Background & Motivation¶
Background: The mainstream Self-Supervised Learning (SSL) paradigm involves learning representations invariant to semantic-preserving augmentations (e.g., random cropping, color jittering) through contrastive learning or redundancy reduction. Representative methods include MoCo-v3, DINO, and Barlow Twins.
Limitations of Prior Work: Strong invariance learning suppresses transformation-related structural information (e.g., rotation, flip, scale cues), which is beneficial for geometric robustness and spatially sensitive downstream tasks (e.g., object detection). Prior works attempted to incorporate equivariance objectives into invariant SSL but typically imposed both objectives on the same final representation.
Key Challenge: Final representations are often spatially collapsed (e.g., the [CLS] token of ViT or global average pooling), making it difficult to define spatial group operations. Enforcing equivariance at this layer leads to conflicts with the invariance objective. The authors' experiments demonstrate that pushing equivariance regularization to deeper layers increases the equivariance score but degrades ImageNet-1k linear evaluation accuracy.
Goal: How to elegantly introduce equivariance into invariant SSL without altering the baseline SSL architecture and objectives, thereby avoiding the invariance-equivariance trade-off?
Key Insight: Invariance and equivariance should be applied at different layers—a layer-decoupling design. Spatial token maps in intermediate layers preserve the grid structure, which is naturally suited for defining analytical group operations.
Core Idea: Apply soft equivariance regularization using analytical group operations on the spatial token maps of intermediate ViT layers while maintaining the original invariance SSL objective at the final layer.
Method¶
Overall Architecture¶
SER aims to incorporate "equivariance" into "invariant" SSL methods (e.g., MoCo-v3, DINO) without conflicting with the original objectives or adding extra modules. Its Mechanism is layer decoupling: invariance and equivariance are assigned to different depths. The invariance SSL loss is kept at the final layer ([CLS] token), while equivariance regularization is moved to a spatial token map of an intermediate layer (e.g., Layer 3) that still retains an \(H_f \times W_f\) grid structure.

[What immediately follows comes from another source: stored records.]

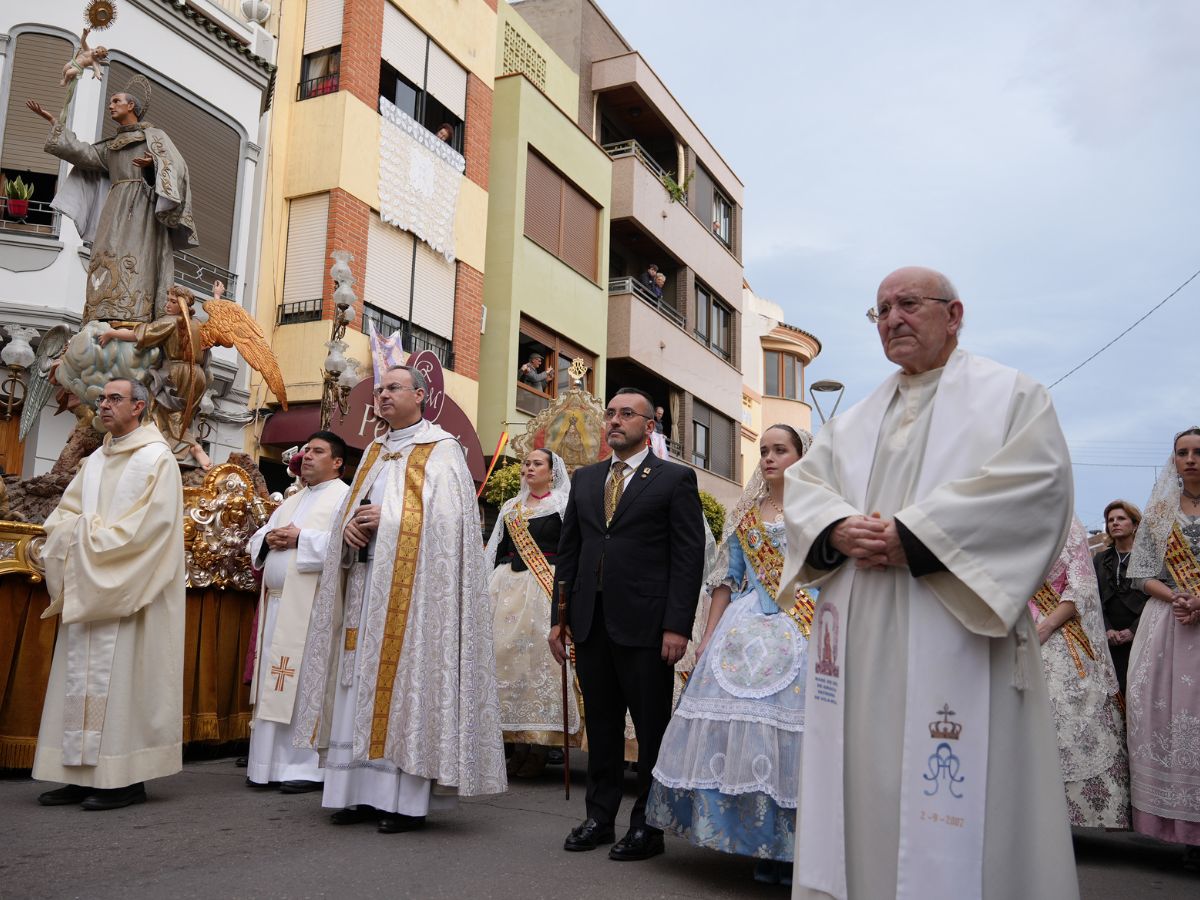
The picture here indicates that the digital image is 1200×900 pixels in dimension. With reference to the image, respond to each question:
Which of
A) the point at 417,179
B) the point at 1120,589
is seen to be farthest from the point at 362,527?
the point at 417,179

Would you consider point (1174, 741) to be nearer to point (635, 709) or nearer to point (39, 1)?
point (635, 709)

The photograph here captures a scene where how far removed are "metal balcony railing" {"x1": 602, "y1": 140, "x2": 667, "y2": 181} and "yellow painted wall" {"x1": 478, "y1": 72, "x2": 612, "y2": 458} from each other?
2249 mm

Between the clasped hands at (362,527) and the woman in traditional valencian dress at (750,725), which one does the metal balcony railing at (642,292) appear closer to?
the clasped hands at (362,527)

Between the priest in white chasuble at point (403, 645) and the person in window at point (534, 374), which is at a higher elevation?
the person in window at point (534, 374)

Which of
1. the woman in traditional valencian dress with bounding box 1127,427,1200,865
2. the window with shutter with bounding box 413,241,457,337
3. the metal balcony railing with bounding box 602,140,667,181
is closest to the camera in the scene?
the woman in traditional valencian dress with bounding box 1127,427,1200,865

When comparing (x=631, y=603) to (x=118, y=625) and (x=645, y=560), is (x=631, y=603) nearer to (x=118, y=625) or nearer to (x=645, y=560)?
(x=645, y=560)

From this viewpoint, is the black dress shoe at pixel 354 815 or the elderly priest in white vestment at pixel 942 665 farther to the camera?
the black dress shoe at pixel 354 815

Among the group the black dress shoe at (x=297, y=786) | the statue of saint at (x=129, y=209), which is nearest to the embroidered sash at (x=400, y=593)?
the black dress shoe at (x=297, y=786)

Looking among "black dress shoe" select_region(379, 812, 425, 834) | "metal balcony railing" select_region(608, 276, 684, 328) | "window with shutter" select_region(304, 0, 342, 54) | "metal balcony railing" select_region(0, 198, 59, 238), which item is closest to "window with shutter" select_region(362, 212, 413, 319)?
"window with shutter" select_region(304, 0, 342, 54)

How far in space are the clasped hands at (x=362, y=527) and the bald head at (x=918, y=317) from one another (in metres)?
2.89

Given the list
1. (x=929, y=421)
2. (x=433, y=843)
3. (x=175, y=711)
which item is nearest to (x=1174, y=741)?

Workflow: A mini-batch is split into two halves (batch partitioning). One half undergoes standard augmentation (including cropping), while the other undergoes invertible augmentation (no cropping, includes rotation, flip, and scaling). Both halves enter the decomposed ViT encoder \(f = f^{(2)} \circ f^{(1)}\), where \(f^{(1)}\) produces a pure spatial token map without the [CLS] token (insertion of [CLS] is delayed to the input of \(f^{(2)}\)). On this clean token map, soft equivariance regularization via analytical group operations \(\rho_g\) is applied only to the half with invertible augmentations. Subsequently, the [CLS] token is inserted and processed by \(f^{(2)}\), followed by the standard invariance SSL loss calculation for both halves. The final objective is the sum of the invariance loss and a weighted equivariance regularizer.
%%{init: {'flowchart': {'rankSpacing': 24, 'nodeSpacing': 28, 'padding': 6, 'wrappingWidth': 400, 'subGraphTitleMargin': {'top': 8, 'bottom': 16}}}%%
flowchart TD
IN["Input mini-batch"] --> SPLIT{"Batch Partitioning<br/>Split into b₁ / b₂"}
SPLIT -->|"b₁ Standard Aug (with Crop)<br/>b₂ Invertible Aug (no Crop, +Rot/Flip/Scale)"| F1["f⁽¹⁾ Encoding<br/>Delayed CLS → Pure spatial token map"]
F1 -->|"Only b₂, Layer 3"| EQUIV["Layer Decoupling · Intermediate<br/>Analytical group operation ρ_g permutes tokens<br/>→ Patch-wise Soft Equivariance Reg"]
F1 --> F2["Insert [CLS] → f⁽²⁾ Encoding"]
F2 --> INV["Layer Decoupling · Final<br/>[CLS] Invariance SSL Loss"]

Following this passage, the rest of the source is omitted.